The cap assembly 3 of the secondary battery according to the present embodiment may be manufactured into the secondary battery 1 by providing the cap assembly 3 on an upper side of the electrode assembly 700 while maintaining the first direction without a change in the alignment direction of the electrode assembly 700, to thereby facilitate assembly of one or more electrode assemblies 700 aligned in the first direction.

Referring to FIG. 20, in the conventional method of manufacturing a secondary battery, a cap assembly different from the cap assembly according to the present disclosure was used, and the manufacturing method was therefore different.

Specifically, conventionally, a pair of electrode assemblies 1000 was provided so that a wide surface was positioned at a bottom side and the positive electrode and the negative electrode faced each other.

As a result, the connection form of the pair of electrode assemblies 1000 was such that the upper surfaces of the electrode assemblies 1000 faced each other and a cap assembly 1200 was connected therebetween.

Subsequently, the cap assembly 1200 was moved to be located at a lower side (−y direction) by moving the lower surface of the electrode assembly 1000 to an upper side (y direction).

Thereafter, the positive electrode and the negative electrode of each of the pair of electrode assemblies 1000 were welded to the cap assembly 1200, and an insulating solution 1300 was applied to assemble them.

As a result, the electrode assembly 1000 was provided such that the cap assembly 1200 was positioned at a lower side, the bottom surface of the electrode assembly 1000 was positioned at an upper side, and was then accommodated in the case 1400 and sealed.
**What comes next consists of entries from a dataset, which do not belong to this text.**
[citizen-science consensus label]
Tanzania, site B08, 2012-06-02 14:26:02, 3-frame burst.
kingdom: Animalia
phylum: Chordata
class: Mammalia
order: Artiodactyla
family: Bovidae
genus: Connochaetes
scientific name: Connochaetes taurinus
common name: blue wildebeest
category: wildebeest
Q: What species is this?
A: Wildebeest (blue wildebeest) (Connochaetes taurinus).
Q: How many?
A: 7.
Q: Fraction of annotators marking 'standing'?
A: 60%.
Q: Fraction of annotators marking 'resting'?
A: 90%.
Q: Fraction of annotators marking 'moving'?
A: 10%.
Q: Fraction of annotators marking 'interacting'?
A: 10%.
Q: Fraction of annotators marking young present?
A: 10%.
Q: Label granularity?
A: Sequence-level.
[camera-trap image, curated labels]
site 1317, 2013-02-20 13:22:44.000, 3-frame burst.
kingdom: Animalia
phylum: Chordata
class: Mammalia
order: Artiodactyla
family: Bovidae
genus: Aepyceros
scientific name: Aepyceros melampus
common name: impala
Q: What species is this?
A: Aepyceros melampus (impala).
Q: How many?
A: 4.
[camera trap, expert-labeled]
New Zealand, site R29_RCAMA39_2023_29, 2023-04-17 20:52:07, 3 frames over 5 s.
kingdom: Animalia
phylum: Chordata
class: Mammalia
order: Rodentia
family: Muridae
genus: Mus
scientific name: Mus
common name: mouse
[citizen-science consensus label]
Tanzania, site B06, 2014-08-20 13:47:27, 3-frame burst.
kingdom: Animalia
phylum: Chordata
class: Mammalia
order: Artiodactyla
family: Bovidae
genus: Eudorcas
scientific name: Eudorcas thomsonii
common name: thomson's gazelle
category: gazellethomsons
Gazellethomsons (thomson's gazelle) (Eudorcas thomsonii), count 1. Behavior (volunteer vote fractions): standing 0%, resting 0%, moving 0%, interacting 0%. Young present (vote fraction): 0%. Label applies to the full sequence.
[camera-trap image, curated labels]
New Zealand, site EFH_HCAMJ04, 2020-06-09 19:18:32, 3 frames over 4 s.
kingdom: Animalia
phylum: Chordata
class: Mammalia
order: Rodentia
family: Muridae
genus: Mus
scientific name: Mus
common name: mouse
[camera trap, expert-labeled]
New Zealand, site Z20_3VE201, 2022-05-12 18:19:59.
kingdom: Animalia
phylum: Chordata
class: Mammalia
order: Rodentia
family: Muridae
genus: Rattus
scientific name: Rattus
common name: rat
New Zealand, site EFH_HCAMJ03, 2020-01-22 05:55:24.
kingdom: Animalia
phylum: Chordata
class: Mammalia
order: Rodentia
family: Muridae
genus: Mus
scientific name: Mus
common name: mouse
That is, the conventional method of manufacturing a secondary battery is different from the present disclosure in that the direction of the electrode assembly 1000 changes from the z direction to the y direction while being welded to the cap assembly 1200, and then its position is inverted to the −y direction to be accommodated in the case 1400, so that problems such as damage to the electrode assembly 1000 may occur during the process.

In contrast, in the method of manufacturing a secondary battery according to the embodiment of the present disclosure, the cap assembly 3 is assembled while the positive electrode 710 and the negative electrode 720 of the electrode assembly 700 are maintained in the first direction (y direction), and the electrode assembly 700 may be accommodated in the case 1400, and the electrode assembly 700 may maintain the first direction without changing its direction.

In addition, in the method of manufacturing a secondary battery according to the embodiment of the present disclosure, movement of the electrode assembly 700 is minimized, so that the electrode assembly 700 may be prevented from being damaged by external force or the like.

The above description of the present disclosure is merely for purposes of illustration, and it will be understood that those skilled in the art to which the present disclosure pertains can easily modify the present disclosure into other specific forms without changing the technical spirit or essential characteristics of the present disclosure.

Therefore, the embodiments described above should be understood as exemplary and not limiting in all respects.

For example, each component described as a single form may be implemented in a distributed form, and likewise, components described as distributed may be implemented in a combined form.

The scope of the present disclosure is defined by the claims that follow rather than by the detailed description above, and all modifications or variations derived from the meaning and scope of the claims and their equivalents are to be interpreted as being included within the scope of the present disclosure.